Write out every entry once more, character for character.

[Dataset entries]

• • • •

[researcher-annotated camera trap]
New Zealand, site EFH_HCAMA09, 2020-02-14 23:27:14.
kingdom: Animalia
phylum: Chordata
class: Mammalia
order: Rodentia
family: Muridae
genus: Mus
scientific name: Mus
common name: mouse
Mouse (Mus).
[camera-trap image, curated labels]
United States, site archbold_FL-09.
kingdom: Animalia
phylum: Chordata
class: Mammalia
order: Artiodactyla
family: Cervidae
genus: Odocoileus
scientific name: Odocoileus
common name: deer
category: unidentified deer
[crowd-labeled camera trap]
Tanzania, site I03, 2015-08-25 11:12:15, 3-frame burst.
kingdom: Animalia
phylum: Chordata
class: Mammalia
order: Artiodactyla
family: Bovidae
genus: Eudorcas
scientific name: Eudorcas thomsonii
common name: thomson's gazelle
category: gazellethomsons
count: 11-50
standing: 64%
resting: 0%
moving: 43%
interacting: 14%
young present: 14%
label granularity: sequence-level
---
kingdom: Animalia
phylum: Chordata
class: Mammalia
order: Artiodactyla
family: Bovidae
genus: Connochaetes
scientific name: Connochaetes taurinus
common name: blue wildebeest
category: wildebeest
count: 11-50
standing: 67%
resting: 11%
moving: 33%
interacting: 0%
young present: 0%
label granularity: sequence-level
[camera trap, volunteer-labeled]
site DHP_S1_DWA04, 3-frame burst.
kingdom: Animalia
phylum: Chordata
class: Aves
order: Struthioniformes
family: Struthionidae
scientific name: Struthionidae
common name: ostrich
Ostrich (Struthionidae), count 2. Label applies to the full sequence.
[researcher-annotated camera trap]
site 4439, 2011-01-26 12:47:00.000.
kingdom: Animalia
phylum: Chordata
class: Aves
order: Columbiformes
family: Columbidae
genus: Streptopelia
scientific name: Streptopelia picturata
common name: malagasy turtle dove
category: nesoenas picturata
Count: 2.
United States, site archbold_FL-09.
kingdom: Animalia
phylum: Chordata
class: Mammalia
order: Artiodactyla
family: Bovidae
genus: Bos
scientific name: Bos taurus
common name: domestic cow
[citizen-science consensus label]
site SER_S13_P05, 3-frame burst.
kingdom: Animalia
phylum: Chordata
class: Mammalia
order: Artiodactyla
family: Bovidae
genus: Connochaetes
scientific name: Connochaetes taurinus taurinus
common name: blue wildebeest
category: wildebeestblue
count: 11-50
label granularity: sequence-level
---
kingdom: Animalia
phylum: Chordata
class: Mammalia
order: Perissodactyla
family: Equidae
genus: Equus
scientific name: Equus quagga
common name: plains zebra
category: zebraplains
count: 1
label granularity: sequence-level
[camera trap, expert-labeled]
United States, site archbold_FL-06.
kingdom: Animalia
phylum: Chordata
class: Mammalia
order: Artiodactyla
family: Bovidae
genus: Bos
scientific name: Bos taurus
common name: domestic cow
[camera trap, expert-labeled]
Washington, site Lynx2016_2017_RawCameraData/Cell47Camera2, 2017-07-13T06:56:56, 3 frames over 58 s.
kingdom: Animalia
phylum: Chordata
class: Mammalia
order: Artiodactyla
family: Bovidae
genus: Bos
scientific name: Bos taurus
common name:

• • • •

Response to this exercise >>
[researcher-annotated camera trap]
New Zealand, site EFH_HCAMA09, 2020-02-14 23:27:14.
kingdom: Animalia
phylum: Chordata
class: Mammalia
order: Rodentia
family: Muridae
genus: Mus
scientific name: Mus
common name: mouse
Mouse (Mus).
[camera-trap image, curated labels]
United States, site archbold_FL-09.
kingdom: Animalia
phylum: Chordata
class: Mammalia
order: Artiodactyla
family: Cervidae
genus: Odocoileus
scientific name: Odocoileus
common name: deer
category: unidentified deer
[crowd-labeled camera trap]
Tanzania, site I03, 2015-08-25 11:12:15, 3-frame burst.
kingdom: Animalia
phylum: Chordata
class: Mammalia
order: Artiodactyla
family: Bovidae
genus: Eudorcas
scientific name: Eudorcas thomsonii
common name: thomson's gazelle
category: gazellethomsons
count: 11-50
standing: 64%
resting: 0%
moving: 43%
interacting: 14%
young present: 14%
label granularity: sequence-level
---
kingdom: Animalia
phylum: Chordata
class: Mammalia
order: Artiodactyla
family: Bovidae
genus: Connochaetes
scientific name: Connochaetes taurinus
common name: blue wildebeest
category: wildebeest
count: 11-50
standing: 67%
resting: 11%
moving: 33%
interacting: 0%
young present: 0%
label granularity: sequence-level
[camera trap, volunteer-labeled]
site DHP_S1_DWA04, 3-frame burst.
kingdom: Animalia
phylum: Chordata
class: Aves
order: Struthioniformes
family: Struthionidae
scientific name: Struthionidae
common name: ostrich
Ostrich (Struthionidae), count 2. Label applies to the full sequence.
[researcher-annotated camera trap]
site 4439, 2011-01-26 12:47:00.000.
kingdom: Animalia
phylum: Chordata
class: Aves
order: Columbiformes
family: Columbidae
genus: Streptopelia
scientific name: Streptopelia picturata
common name: malagasy turtle dove
category: nesoenas picturata
Count: 2.
United States, site archbold_FL-09.
kingdom: Animalia
phylum: Chordata
class: Mammalia
order: Artiodactyla
family: Bovidae
genus: Bos
scientific name: Bos taurus
common name: domestic cow
[citizen-science consensus label]
site SER_S13_P05, 3-frame burst.
kingdom: Animalia
phylum: Chordata
class: Mammalia
order: Artiodactyla
family: Bovidae
genus: Connochaetes
scientific name: Connochaetes taurinus taurinus
common name: blue wildebeest
category: wildebeestblue
count: 11-50
label granularity: sequence-level
---
kingdom: Animalia
phylum: Chordata
class: Mammalia
order: Perissodactyla
family: Equidae
genus: Equus
scientific name: Equus quagga
common name: plains zebra
category: zebraplains
count: 1
label granularity: sequence-level
[camera trap, expert-labeled]
United States, site archbold_FL-06.
kingdom: Animalia
phylum: Chordata
class: Mammalia
order: Artiodactyla
family: Bovidae
genus: Bos
scientific name: Bos taurus
common name: domestic cow
[camera trap, expert-labeled]
Washington, site Lynx2016_2017_RawCameraData/Cell47Camera2, 2017-07-13T06:56:56, 3 frames over 58 s.
kingdom: Animalia
phylum: Chordata
class: Mammalia
order: Artiodactyla
family: Bovidae
genus: Bos
scientific name: Bos taurus
common name:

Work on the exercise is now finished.